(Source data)
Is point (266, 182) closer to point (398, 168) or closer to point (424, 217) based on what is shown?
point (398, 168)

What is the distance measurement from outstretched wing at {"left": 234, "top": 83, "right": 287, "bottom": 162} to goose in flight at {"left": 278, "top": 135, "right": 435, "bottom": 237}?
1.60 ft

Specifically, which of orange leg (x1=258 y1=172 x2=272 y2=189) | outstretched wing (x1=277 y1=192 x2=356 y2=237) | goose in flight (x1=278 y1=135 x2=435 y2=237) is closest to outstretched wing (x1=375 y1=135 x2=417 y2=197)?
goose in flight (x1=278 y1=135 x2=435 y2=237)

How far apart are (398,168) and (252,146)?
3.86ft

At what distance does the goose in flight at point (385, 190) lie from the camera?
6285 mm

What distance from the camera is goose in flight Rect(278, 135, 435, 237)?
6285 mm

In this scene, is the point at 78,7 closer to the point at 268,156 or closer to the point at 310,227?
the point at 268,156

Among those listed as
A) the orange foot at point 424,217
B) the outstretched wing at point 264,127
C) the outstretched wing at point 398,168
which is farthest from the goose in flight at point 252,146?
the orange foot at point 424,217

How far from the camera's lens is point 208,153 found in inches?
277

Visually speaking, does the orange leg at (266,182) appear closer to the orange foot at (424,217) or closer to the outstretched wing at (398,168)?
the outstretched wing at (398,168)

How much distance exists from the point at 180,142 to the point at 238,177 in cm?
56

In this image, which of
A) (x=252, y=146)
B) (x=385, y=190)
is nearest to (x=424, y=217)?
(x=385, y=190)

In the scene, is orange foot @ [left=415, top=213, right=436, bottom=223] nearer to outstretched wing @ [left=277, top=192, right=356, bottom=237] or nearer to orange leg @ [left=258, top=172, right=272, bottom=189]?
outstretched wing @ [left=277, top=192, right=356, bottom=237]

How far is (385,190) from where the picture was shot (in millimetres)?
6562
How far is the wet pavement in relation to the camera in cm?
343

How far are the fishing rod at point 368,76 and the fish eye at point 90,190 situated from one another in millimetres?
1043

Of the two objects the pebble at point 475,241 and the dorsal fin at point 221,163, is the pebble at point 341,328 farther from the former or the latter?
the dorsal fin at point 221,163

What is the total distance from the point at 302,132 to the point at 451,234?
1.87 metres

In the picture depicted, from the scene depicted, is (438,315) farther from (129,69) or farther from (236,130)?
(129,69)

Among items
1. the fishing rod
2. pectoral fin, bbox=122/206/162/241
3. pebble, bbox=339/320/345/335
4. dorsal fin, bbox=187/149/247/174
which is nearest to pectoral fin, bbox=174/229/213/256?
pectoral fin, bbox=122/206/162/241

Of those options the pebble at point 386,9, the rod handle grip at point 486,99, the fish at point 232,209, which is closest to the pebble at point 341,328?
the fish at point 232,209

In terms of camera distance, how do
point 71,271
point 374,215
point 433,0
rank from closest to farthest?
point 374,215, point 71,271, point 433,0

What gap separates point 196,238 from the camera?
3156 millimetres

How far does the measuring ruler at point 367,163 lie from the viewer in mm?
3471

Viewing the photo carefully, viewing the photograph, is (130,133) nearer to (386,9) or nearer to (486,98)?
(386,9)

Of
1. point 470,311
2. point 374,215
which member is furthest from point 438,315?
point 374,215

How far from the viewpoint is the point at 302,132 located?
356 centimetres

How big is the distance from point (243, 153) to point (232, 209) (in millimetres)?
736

Task requirements: Edit the lines above so that every "orange leg" becomes "webbed leg". Keep everything else unchanged.

Solution to the exercise:
Is point (266, 182) closer to point (398, 168) or closer to point (424, 217) based on what is shown?
point (398, 168)

What is the distance measurement from outstretched wing at {"left": 234, "top": 83, "right": 287, "bottom": 162} to goose in flight at {"left": 278, "top": 135, "right": 435, "bottom": 237}?
1.60 ft

Specifically, which of webbed leg (x1=258 y1=172 x2=272 y2=189) | outstretched wing (x1=277 y1=192 x2=356 y2=237) | goose in flight (x1=278 y1=135 x2=435 y2=237) is closest to outstretched wing (x1=375 y1=135 x2=417 y2=197)?
goose in flight (x1=278 y1=135 x2=435 y2=237)

How far apart are (398,168) and (252,146)?
3.86ft

At what distance does the goose in flight at point (385, 190) lie from the camera?
6285 mm

What distance from the camera is goose in flight Rect(278, 135, 435, 237)?
6285 mm

In this scene, is the point at 78,7 closer to the point at 268,156 or closer to the point at 310,227?
the point at 268,156

Among those listed as
A) the orange foot at point 424,217
B) the outstretched wing at point 264,127
C) the outstretched wing at point 398,168
which is farthest from the goose in flight at point 252,146?
the orange foot at point 424,217

How far from the camera's lens is point 208,153 found in inches?
277

Visually speaking, does the webbed leg at (266,182) appear closer to the orange foot at (424,217) or closer to the outstretched wing at (398,168)?
the outstretched wing at (398,168)

How much distance exists from the point at 180,142 to the point at 238,177 in cm?
56

In this image, which of
A) (x=252, y=146)
B) (x=385, y=190)
is nearest to (x=424, y=217)?
(x=385, y=190)

In the scene, is orange foot @ [left=415, top=213, right=436, bottom=223] nearer to outstretched wing @ [left=277, top=192, right=356, bottom=237] or nearer to webbed leg @ [left=258, top=172, right=272, bottom=189]?
outstretched wing @ [left=277, top=192, right=356, bottom=237]

How far is (385,190) from where the picture was shot (in millimetres)?
6562
How far is the wet pavement in relation to the camera in cm?
343

How far are the fishing rod at point 368,76 and the fish eye at point 90,190 situated from one another in millimetres?
1043

Of the two objects the pebble at point 475,241 and the dorsal fin at point 221,163, is the pebble at point 341,328 farther from the former or the latter?
the dorsal fin at point 221,163

What is the total distance from the point at 302,132 to the point at 451,234?
1.87 metres

In the picture depicted, from the scene depicted, is (438,315) farther from (129,69) or farther from (236,130)?
(129,69)

Among items
1. the fishing rod
2. pectoral fin, bbox=122/206/162/241
3. pebble, bbox=339/320/345/335
4. dorsal fin, bbox=187/149/247/174
which is nearest to pectoral fin, bbox=174/229/213/256?
pectoral fin, bbox=122/206/162/241

Of those options the pebble at point 386,9, the rod handle grip at point 486,99, the fish at point 232,209, which is closest to the pebble at point 341,328?
the fish at point 232,209

In terms of camera distance, how do
point 71,271
point 374,215
point 433,0
rank from closest to farthest?
point 374,215, point 71,271, point 433,0

What gap separates point 196,238 from the camera?
3156 millimetres

How far does the measuring ruler at point 367,163 lie from the viewer in mm?
3471

Viewing the photo carefully, viewing the photograph, is (130,133) nearer to (386,9) or nearer to (486,98)?
(386,9)

Of
1. point 470,311
2. point 374,215
which member is furthest from point 438,315?
point 374,215

How far from the viewpoint is the point at 302,132 located?
356 centimetres

How big is the distance from point (243, 153) to point (232, 209) (in millimetres)?
736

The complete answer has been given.